2021年8月18日、山口県周南市の私立大学、徳山大学について、周南市議会の令和3年第6回臨時会において公立化に関する4議案が可決され、2022年4月1日に「周南公立大学」として開学することが事実上決まった。

 徳山大学は、山口県の東部にかつてあった徳山市の市議会の誘致により1971年4月に開学。地区唯一の4年制大学として、また公設民営型大学の先駆けとして数多くの卒業生を輩出し、2021年4月に開学50周年を迎えた。徳山市は2003年4月に新南陽市、熊毛郡熊毛町、都濃郡鹿野町と合併し、現在は周南市となっている。そのため大学名も公立化とともに「周南公立大学」となる。

 徳山大学の2020年度入学者は、ほぼ定員は充足できているものの、スポーツ特待生と留学生が全体の約56%を占め、山口県内比率も約35%にとどまっている。
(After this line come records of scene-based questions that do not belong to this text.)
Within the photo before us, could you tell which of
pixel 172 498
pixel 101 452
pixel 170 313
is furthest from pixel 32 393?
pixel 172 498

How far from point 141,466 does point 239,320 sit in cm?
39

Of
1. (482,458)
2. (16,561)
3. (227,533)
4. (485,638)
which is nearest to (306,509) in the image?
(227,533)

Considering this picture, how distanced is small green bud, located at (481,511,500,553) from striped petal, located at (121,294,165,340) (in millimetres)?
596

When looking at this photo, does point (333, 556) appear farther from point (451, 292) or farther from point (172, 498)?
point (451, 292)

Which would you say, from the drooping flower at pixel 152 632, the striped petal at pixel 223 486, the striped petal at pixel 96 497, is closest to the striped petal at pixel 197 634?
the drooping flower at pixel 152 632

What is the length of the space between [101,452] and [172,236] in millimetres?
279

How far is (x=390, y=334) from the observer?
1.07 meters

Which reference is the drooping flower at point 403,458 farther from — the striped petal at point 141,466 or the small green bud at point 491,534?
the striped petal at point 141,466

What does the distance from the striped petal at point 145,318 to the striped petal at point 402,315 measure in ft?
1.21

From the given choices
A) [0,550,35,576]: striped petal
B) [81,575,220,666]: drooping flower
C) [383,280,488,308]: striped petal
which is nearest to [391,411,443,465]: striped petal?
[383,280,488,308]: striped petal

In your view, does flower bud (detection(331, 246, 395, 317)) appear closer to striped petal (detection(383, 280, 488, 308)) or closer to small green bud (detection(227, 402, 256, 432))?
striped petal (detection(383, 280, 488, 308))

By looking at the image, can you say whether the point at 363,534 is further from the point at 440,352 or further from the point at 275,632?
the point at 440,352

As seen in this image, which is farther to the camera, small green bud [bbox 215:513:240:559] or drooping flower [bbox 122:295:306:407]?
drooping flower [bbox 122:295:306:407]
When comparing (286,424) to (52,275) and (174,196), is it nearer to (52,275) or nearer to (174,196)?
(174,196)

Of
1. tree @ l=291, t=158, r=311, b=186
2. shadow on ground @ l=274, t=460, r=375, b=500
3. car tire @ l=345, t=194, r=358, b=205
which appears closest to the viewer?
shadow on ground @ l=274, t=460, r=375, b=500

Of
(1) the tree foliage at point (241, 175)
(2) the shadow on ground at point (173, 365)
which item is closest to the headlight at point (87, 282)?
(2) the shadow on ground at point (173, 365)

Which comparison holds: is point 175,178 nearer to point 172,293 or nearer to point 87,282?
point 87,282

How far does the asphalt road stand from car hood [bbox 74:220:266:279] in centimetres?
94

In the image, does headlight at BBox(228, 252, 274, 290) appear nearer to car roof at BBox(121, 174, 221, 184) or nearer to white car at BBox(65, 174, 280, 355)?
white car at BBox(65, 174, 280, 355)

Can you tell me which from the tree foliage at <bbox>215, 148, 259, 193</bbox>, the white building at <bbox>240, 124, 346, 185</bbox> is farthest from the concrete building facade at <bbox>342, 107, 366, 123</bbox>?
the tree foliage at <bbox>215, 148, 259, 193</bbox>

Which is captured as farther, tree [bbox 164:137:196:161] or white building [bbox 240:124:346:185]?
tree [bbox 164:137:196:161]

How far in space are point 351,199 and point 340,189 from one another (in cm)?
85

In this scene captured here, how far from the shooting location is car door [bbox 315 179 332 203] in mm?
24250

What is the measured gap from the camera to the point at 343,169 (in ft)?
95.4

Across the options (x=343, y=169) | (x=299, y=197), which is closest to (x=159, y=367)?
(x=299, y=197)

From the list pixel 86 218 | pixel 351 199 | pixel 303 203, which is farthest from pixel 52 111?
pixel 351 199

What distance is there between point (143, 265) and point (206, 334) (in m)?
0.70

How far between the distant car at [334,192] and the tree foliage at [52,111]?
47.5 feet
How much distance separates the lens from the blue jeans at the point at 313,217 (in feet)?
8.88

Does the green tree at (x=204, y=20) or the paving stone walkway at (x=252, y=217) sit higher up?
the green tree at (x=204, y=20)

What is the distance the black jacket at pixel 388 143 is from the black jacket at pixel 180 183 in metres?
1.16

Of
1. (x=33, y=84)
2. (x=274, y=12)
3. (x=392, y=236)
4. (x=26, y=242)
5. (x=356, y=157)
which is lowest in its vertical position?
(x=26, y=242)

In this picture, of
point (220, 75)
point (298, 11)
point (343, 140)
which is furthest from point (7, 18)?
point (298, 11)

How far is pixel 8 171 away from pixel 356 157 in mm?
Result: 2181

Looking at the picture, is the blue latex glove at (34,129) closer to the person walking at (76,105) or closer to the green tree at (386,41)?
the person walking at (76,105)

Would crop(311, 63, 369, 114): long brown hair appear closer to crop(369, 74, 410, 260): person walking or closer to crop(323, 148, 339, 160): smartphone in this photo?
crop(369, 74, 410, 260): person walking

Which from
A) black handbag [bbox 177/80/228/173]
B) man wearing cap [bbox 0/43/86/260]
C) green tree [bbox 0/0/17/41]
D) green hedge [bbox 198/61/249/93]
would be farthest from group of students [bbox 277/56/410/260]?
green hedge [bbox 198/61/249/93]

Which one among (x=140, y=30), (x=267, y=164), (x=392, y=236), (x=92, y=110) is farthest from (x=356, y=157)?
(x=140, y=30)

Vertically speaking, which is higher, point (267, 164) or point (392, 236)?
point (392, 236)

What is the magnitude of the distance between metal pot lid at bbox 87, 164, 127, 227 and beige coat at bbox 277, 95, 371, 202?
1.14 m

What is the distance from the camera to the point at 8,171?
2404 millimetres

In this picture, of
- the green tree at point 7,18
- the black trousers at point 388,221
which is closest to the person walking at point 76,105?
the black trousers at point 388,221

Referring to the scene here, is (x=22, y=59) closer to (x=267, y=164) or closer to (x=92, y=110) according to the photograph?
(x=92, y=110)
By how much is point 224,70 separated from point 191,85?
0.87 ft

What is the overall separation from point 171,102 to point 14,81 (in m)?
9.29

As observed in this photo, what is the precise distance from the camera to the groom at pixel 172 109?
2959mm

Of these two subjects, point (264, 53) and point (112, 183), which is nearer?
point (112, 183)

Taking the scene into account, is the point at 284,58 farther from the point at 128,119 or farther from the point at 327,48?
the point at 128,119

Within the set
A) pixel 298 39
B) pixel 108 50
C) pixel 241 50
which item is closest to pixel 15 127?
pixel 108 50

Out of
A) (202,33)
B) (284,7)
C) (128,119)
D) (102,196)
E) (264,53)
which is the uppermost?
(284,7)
また、奨学費の増加で慢性的に経常収支が悪化しているほか、施設の老朽化に伴う将来的な更新費用の負担増も懸念材料となっている。

 周南市が2021年4月に提出した「大学を生かしたまちづくりの方向性-徳山大学公立化についての市の考え方(案)-」によると、公立化のメリットとして、ブランド力と社会的信頼の向上、学費低廉化により魅力が向上し地域人材の育成と定着に寄与すること、地元産業界の経営課題の解決や産学協同研究の促進を図り、政策面でも地域のシンクタンクとして機能することなどを掲げている。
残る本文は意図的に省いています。